Tesla is the world’s most valuable car company, but that position depends largely on the company’s performance in the last quarter and its full-year earnings prospects are in sight, according tomedia MSPoweruser. As a result, investors will be more satisfied with the company’s success in making a profit. On Wednesday, local time, Tesla reported second-quarter results for fiscal 2020, announcing revenue of more than $6 billion for the second quarter of 2020 and a diluted net income of $0.50 per share attributable to Tesla common shareholders. That beat analysts’ expectations of $5,146 million in revenue and a loss of $0.14 per share.
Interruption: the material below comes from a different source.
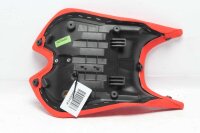 Penkki-istuimen pehmuste etuistuimessa Aprilia Tuono 660...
The profit is not just symbolic, it has the potential to put Tesla in the S.P. 500, which is expected to push Tesla’s share price higher.
Tesla’s second-quarter net income was $104 million, compared with $451 million attributable to Tesla’s common shareholders, compared with a net loss of $198 million a year earlier, according to non-U.S. general accounting standards.
“Despite the challenging environment, our operating profit improved in the second quarter. Positive impacts include lower operating costs due to a temporary reduction in employee compensation expenses, a continuous increase in regulatory credit revenue, and $48 million in deferred revenue recognition related to the release of the FullSelf Driving (FSD) feature. These positive contributions were offset by significant costs associated with plant shutdowns and a continuous increase in non-cash SBC expenses, primarily due to the $101 million associated with the 2018 CEO Award milestone. “
Despite the challenges, Tesla managed to increase its gross margin and cash position. The results were due to the sale of 90,650 vehicles, up from 88,000 in the first quarter of 2020, and the profit was mainly due to $428 million in massive regulatory credit for their pollution-free cars, despite the new crown pandemic.
Tesla’s shares rose 7 percent after the second-quarter results to a high of $1,715.